Exercise
Answer these questions about the passage on conscription exemptions below:
1. To which newspaper did the Georgia soldier send his letter?
2. How many negroes must a conscript own to be exempt from military duty under the clause he objects to?
3. What does the writer call the worst enemy of the young republic?

Document passage
_ _ _ _
Civil War Soldier Expressed Unhappiness with Conscription Exemptions

A Georgia soldier wrote a letter to the Southern Confederacy of Atlanta, upset with those who were exempted from conscription into the army. This letter is an excellent example of the “rich man’s war, poor man’s fight” argument many sodiers put forth.

“…But is it just that each conscript, who happens to own ten negroes of certain age should be exempt from military duty?-Why sire, what say you to the poor white man who has ten children all dependant upon him for succor and support? Shall he be exempt? No, your answer, ‘go fight for the negroes of your neighbor, because it elevates you in society.’ You say that the negroes must work to support our army. Why sir, have you not learned that of all men left at home, the man who owns ten negroes or more is the last to help either the soldier or his family. It is but too true. I tell you that the worse enemy our young republic has is the spirit that pervades our land to an alarming extent of extorting from the poor and needy to build up the rich and powerful. Our army is composed of poor men - men who listened to that old cry, ‘We pay the taxes, we are bone and sinew of the country. Our business is too large and complicated to leave. You go; you have nothing to leave but your family and they will be taken care of.’ It is easy to be a soldier, to leave home and its endearments, on paper. But when the reality is tested it is something different. I have seen the soldier in the heat of battle and in the monotony of camp. I have seem him in pleasure and in melancholy; in prosperity and in adversity; but the source of most trouble and anxiety to his mind, is the ill treatment of his family by the very men who are, by the clause referred to, exempt from duty. The soldier can meet the enemy of his country in dreadful battle, but the thought that his family are suffering at the hands of the rich for whom he is fighting, unnerves the strongest arm and sickens the stoutest heart. …”
_ _ _ _
Entries drawn from a collection:

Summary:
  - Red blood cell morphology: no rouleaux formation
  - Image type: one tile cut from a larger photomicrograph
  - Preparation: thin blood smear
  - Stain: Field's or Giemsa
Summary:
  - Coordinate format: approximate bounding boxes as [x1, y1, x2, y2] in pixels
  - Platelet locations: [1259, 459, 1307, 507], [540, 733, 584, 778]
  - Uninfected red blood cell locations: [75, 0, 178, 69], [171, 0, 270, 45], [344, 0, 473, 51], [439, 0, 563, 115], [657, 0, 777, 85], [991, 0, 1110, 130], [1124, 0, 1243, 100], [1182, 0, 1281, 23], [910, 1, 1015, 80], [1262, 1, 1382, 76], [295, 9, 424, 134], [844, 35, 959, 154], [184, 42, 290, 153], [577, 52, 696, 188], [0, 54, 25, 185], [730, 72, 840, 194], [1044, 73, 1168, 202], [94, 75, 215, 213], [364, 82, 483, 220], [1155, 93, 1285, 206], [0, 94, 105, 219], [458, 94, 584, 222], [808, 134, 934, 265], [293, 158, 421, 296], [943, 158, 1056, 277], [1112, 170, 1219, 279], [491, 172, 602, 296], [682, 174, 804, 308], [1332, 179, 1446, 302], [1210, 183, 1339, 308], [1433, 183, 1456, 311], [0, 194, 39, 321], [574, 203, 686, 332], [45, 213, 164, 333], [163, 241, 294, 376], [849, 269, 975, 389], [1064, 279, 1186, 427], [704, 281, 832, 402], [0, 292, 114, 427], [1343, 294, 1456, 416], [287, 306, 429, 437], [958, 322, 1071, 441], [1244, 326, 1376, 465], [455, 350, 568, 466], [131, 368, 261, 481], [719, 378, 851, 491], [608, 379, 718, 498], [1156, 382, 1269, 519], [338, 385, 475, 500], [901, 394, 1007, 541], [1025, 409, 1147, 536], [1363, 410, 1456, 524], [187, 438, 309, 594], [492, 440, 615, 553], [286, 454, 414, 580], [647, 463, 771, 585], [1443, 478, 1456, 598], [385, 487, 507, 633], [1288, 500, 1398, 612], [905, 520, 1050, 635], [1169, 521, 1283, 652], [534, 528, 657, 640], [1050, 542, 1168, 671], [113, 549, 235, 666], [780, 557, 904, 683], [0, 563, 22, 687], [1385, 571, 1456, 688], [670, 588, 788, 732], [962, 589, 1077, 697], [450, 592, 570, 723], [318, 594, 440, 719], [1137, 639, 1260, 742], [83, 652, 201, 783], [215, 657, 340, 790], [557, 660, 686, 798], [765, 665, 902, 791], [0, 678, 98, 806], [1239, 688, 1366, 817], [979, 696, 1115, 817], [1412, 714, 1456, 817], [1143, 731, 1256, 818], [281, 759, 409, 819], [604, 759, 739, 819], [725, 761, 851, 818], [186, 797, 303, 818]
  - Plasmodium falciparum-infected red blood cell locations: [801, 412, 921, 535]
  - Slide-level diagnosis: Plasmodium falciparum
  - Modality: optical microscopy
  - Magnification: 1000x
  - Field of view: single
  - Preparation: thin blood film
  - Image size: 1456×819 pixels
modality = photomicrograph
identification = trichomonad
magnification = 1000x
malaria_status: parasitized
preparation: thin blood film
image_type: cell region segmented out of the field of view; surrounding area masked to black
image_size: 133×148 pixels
_ _ _ _
Response to the exercise
1. The Southern Confederacy of Atlanta.
2. Ten, of a certain age.
3. The spirit, pervading the land to an alarming extent, of extorting from the poor and needy to build up the rich and powerful.